Indonesian girl, 7, found dead after day-long quake rescue effort


CIANJUR, Indonesia -- A seven-year-old Indonesian girl who was the subject of a day-long rescue effort after an earthquake killed 272 people in West Java has been found dead, rescuers told AFP on Friday.

Emergency workers found the body of Ashika Nur Fauziah, also known as Cika, under rubble in the worst-hit district of Cianjur town, epicentre of the quake that triggered landslides, collapsed roofs, walls and buried victims in mounds of earth Monday.

"The body was immediately handed over to the family. The family accepted and she was then buried," 28-year-old rescuer Jeksen Kolibu told AFP.

"The family was very hysterical. They were very sad. The mother was the one who received the body."

Dozens of rescuers had spent most of Thursday using digging tools, hammers and their bare hands to clear debris in the delicate mission, which was suspended overnight until Friday morning.

Cika was found under three layers of concrete, said Kolibu.

The focus of the search had centred on her grandmother's house, across the road from the family home, where her mother believed she had been playing when the earthquake struck.

"She was playing outside, I was cooking in the kitchen, suddenly the earthquake happened, so fast, only two seconds, my house collapsed," her mother Imas Masfahitah, 34, told AFP at the scene on Thursday.

"Whatever happens, I will try to accept it," she added, crying as she held on to her daughter's sandals.

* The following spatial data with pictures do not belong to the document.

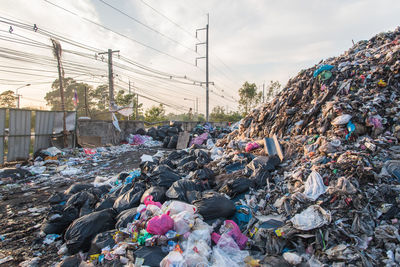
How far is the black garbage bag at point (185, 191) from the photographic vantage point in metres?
2.81

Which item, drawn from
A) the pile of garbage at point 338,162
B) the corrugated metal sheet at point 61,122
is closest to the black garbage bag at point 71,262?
the pile of garbage at point 338,162

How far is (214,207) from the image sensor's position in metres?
2.42

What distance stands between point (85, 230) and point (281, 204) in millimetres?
2325

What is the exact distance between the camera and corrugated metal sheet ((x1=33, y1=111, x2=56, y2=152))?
7207 mm

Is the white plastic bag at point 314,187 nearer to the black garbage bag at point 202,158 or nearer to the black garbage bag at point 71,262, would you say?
the black garbage bag at point 202,158

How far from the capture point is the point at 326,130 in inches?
159

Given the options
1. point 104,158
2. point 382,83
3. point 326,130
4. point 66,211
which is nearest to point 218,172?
point 326,130

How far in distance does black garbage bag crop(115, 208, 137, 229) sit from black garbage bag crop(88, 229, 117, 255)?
165 mm

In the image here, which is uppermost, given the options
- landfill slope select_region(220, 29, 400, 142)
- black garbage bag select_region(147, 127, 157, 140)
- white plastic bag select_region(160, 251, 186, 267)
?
landfill slope select_region(220, 29, 400, 142)

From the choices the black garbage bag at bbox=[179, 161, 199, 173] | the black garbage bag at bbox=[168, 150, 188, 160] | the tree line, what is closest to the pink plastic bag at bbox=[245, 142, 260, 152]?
the black garbage bag at bbox=[179, 161, 199, 173]

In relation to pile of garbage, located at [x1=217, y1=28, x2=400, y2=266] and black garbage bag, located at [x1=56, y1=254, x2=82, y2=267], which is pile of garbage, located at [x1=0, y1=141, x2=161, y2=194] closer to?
black garbage bag, located at [x1=56, y1=254, x2=82, y2=267]

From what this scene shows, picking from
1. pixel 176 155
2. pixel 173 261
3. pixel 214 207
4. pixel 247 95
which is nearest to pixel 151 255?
pixel 173 261

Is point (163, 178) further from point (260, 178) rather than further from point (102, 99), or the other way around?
point (102, 99)

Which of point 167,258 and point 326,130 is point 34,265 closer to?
point 167,258
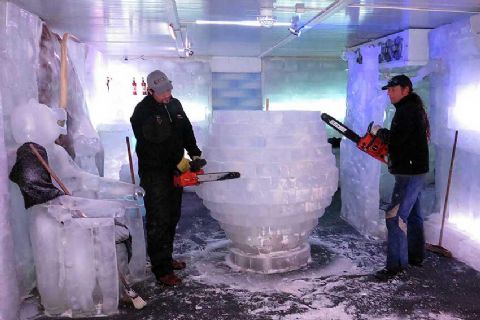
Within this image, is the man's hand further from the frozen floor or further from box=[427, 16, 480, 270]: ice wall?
the frozen floor

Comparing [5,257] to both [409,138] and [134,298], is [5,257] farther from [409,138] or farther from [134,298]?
[409,138]

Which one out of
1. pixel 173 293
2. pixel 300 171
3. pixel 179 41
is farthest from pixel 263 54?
pixel 173 293

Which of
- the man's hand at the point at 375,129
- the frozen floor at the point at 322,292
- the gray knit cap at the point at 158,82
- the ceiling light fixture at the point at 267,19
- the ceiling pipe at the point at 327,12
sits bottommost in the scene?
the frozen floor at the point at 322,292

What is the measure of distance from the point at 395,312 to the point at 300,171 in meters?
1.35

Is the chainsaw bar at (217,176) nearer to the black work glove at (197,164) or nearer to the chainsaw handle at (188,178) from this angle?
the chainsaw handle at (188,178)

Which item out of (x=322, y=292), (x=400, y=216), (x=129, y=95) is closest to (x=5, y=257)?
(x=322, y=292)

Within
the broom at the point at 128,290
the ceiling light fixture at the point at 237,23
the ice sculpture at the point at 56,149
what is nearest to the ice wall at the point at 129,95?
the ceiling light fixture at the point at 237,23

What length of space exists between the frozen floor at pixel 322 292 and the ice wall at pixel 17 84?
61 centimetres

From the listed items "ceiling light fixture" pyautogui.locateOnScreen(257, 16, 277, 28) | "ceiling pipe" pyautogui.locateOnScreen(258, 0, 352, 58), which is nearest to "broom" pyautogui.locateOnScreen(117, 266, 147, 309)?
"ceiling light fixture" pyautogui.locateOnScreen(257, 16, 277, 28)

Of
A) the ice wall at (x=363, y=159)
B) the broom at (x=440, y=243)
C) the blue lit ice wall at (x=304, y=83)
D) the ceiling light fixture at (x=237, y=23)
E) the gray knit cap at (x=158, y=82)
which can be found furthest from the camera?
the blue lit ice wall at (x=304, y=83)

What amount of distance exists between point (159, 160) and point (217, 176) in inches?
20.7

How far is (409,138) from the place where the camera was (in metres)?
3.69

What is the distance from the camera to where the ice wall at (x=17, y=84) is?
331 centimetres

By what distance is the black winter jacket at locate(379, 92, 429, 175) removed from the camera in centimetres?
366
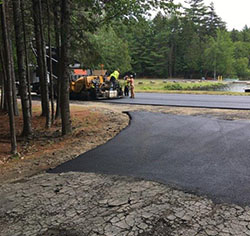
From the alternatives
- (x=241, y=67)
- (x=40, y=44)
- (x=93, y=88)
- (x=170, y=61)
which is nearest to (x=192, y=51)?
(x=170, y=61)

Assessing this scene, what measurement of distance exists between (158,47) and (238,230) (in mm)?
67283

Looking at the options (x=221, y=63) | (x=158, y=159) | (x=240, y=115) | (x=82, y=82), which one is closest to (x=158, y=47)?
(x=221, y=63)

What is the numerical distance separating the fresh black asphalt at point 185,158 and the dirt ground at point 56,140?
51 cm

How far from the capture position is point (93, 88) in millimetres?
18547

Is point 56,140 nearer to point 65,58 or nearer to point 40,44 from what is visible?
point 65,58

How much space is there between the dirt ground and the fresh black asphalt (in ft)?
1.69

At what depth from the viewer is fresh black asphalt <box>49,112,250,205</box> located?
4.45 m

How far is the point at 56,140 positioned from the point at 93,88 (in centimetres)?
1026

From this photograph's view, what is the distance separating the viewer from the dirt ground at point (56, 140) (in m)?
6.11

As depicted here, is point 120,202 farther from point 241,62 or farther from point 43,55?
point 241,62

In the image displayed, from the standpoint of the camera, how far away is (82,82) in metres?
18.8

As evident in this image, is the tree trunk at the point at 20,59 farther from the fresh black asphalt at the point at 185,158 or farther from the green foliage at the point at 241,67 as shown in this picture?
the green foliage at the point at 241,67

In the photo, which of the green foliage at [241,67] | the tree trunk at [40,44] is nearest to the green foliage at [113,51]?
the tree trunk at [40,44]

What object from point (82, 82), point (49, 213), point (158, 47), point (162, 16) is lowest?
point (49, 213)
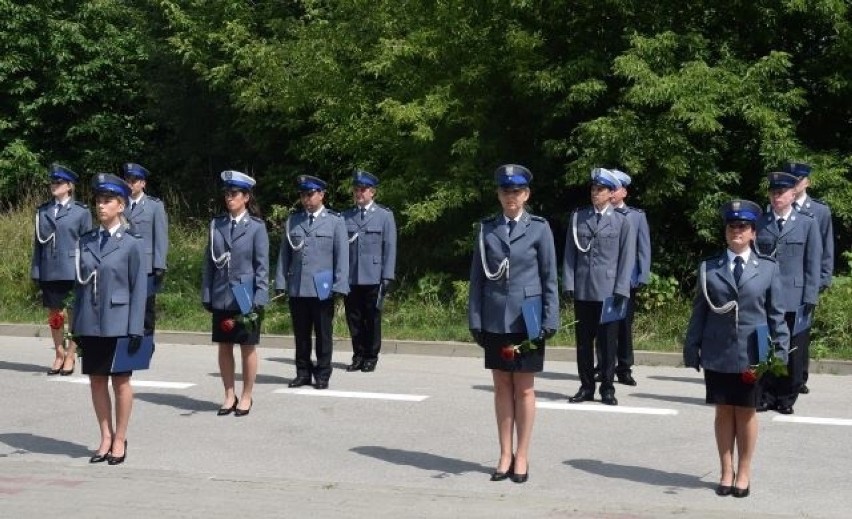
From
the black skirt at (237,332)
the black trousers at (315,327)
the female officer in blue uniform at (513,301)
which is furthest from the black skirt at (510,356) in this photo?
the black trousers at (315,327)

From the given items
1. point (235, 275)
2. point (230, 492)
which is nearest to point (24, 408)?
point (235, 275)

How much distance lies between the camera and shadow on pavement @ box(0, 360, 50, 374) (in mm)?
14617

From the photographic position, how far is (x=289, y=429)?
1118 cm

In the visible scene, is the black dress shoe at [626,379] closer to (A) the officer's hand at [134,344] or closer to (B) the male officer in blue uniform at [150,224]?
(B) the male officer in blue uniform at [150,224]

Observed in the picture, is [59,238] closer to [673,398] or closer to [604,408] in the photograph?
[604,408]

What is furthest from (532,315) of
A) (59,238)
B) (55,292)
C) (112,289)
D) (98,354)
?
(55,292)

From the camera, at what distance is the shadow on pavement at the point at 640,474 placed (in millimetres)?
9141

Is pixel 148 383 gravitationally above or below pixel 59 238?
below

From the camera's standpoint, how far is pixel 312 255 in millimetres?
13008

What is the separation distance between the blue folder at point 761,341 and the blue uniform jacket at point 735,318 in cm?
2

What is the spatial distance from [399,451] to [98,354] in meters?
2.24

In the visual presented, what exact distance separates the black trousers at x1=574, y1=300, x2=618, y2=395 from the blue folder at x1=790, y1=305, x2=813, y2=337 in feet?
4.91

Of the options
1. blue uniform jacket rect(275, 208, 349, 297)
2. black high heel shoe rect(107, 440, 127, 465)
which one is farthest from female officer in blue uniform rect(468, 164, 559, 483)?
blue uniform jacket rect(275, 208, 349, 297)

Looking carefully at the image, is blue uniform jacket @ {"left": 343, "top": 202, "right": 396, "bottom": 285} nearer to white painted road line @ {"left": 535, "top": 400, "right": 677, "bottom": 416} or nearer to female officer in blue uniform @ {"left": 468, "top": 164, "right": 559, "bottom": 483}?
white painted road line @ {"left": 535, "top": 400, "right": 677, "bottom": 416}
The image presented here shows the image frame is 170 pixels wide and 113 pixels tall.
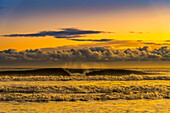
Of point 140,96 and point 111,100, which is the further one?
point 140,96

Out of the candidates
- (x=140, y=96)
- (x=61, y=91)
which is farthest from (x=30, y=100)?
(x=140, y=96)

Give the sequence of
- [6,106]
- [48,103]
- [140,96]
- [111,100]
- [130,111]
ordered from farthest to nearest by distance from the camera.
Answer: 1. [140,96]
2. [111,100]
3. [48,103]
4. [6,106]
5. [130,111]

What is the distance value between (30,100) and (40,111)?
521 cm

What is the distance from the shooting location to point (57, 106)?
62.2 feet

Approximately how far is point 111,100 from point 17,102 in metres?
9.07

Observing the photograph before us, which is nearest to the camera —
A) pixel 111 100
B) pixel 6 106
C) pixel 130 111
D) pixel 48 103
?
pixel 130 111

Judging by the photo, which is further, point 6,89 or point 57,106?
point 6,89

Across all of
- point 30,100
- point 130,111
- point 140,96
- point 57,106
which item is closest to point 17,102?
point 30,100

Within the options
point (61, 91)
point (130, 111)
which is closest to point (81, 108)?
point (130, 111)

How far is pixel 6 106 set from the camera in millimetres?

Hopes of a happy outcome had been raised following the dramatic rescue of a six-year-old boy, Azka, on Wednesday evening, which was described as a "miracle" after he survived more than two days in the rubble without food or water.

"The mother was very hopeful. Azka survived, while Cika didn't. That's what makes me sad," Kolibu said.

Before Cika was found, authorities said 39 people were still missing as the rescue effort continued to be hindered by hammering rain and potentially deadly aftershocks.